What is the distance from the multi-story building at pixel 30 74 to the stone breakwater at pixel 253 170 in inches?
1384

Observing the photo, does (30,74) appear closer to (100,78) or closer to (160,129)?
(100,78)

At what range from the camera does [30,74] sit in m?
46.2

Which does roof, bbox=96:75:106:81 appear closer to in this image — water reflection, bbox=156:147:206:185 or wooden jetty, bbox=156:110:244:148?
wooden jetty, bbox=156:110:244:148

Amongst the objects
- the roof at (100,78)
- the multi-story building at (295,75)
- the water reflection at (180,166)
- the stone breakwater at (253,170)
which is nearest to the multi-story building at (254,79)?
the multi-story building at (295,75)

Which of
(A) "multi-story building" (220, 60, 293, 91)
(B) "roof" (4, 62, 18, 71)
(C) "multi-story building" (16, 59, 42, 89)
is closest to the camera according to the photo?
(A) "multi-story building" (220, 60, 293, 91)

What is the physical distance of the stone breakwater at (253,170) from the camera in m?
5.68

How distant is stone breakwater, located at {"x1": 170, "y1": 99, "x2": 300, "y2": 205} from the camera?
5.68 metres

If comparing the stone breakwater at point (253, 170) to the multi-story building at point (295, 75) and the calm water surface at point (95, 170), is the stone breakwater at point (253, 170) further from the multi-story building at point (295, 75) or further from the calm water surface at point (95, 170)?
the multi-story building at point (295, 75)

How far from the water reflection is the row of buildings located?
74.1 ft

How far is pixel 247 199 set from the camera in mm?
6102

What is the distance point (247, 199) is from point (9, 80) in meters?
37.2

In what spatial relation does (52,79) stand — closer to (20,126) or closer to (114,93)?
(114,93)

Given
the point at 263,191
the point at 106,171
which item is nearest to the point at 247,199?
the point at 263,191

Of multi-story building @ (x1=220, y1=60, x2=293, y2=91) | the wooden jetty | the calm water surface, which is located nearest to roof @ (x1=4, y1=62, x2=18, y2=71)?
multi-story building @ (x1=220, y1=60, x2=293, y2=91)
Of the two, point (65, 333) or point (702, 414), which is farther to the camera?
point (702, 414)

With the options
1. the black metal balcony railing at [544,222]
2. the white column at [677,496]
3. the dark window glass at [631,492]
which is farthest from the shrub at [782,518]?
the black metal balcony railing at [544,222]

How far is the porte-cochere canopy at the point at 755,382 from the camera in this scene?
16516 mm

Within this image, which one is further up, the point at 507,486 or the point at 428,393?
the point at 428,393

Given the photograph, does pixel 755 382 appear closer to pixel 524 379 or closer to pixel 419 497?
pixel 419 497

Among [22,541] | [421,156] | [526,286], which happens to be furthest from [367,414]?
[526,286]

☆ ☆ ☆

Task details:
Rewrite the records above, changing "stone breakwater" to "rock seawall" everywhere it occurs and leaving everything else untouched.

Right answer:
What is the distance from the multi-story building at pixel 30 74 to the rock seawall at pixel 253 170 in inches?
1384

Observing the photo, does (30,74) appear closer to (100,78) or closer to (160,129)?
(100,78)

At what range from the camera does [30,74] sit in m?
46.2

Which does roof, bbox=96:75:106:81 appear closer to in this image — water reflection, bbox=156:147:206:185 or wooden jetty, bbox=156:110:244:148?
wooden jetty, bbox=156:110:244:148

Amongst the objects
- the roof at (100,78)
- the multi-story building at (295,75)
- the water reflection at (180,166)
- the rock seawall at (253,170)
which is nearest to the multi-story building at (254,79)?
the multi-story building at (295,75)

Which of
(A) "multi-story building" (220, 60, 293, 91)
(B) "roof" (4, 62, 18, 71)
(C) "multi-story building" (16, 59, 42, 89)
is closest to the camera according to the photo?
(A) "multi-story building" (220, 60, 293, 91)

What is the physical distance of the rock seawall at (253,170) from the camera in m?
5.68

How distant is rock seawall, located at {"x1": 170, "y1": 99, "x2": 300, "y2": 205} from the camera?
5.68 metres

If comparing the rock seawall at point (253, 170) to the multi-story building at point (295, 75) and the calm water surface at point (95, 170), is the rock seawall at point (253, 170) further from the multi-story building at point (295, 75) or further from the calm water surface at point (95, 170)?
the multi-story building at point (295, 75)

How far from the water reflection is the row of buildings located?
74.1 ft

How far is pixel 247 199 set from the camera in mm?
6102

What is the distance point (247, 199) is from point (9, 80) in meters?
37.2

In what spatial relation does (52,79) stand — closer to (20,126) or closer to (114,93)?
(114,93)

Given
the point at 263,191
the point at 106,171
which item is nearest to the point at 247,199?
the point at 263,191

Of multi-story building @ (x1=220, y1=60, x2=293, y2=91) | the wooden jetty | the calm water surface, which is located nearest to roof @ (x1=4, y1=62, x2=18, y2=71)?
multi-story building @ (x1=220, y1=60, x2=293, y2=91)
Of the two, point (65, 333) or point (702, 414), which is farther to the camera?
point (702, 414)

With the options
1. the black metal balcony railing at [544,222]
2. the white column at [677,496]
3. the dark window glass at [631,492]
which is farthest from the shrub at [782,518]?
the black metal balcony railing at [544,222]

How far is the porte-cochere canopy at the point at 755,382 from the camera in this scene?
16516 mm

Within this image, which one is further up, the point at 507,486 or the point at 428,393?
the point at 428,393

Given the photograph, does pixel 755 382 appear closer to pixel 524 379 or closer to pixel 419 497?
pixel 419 497

Among [22,541] | [421,156] | [526,286], which happens to be furthest from [367,414]?
[526,286]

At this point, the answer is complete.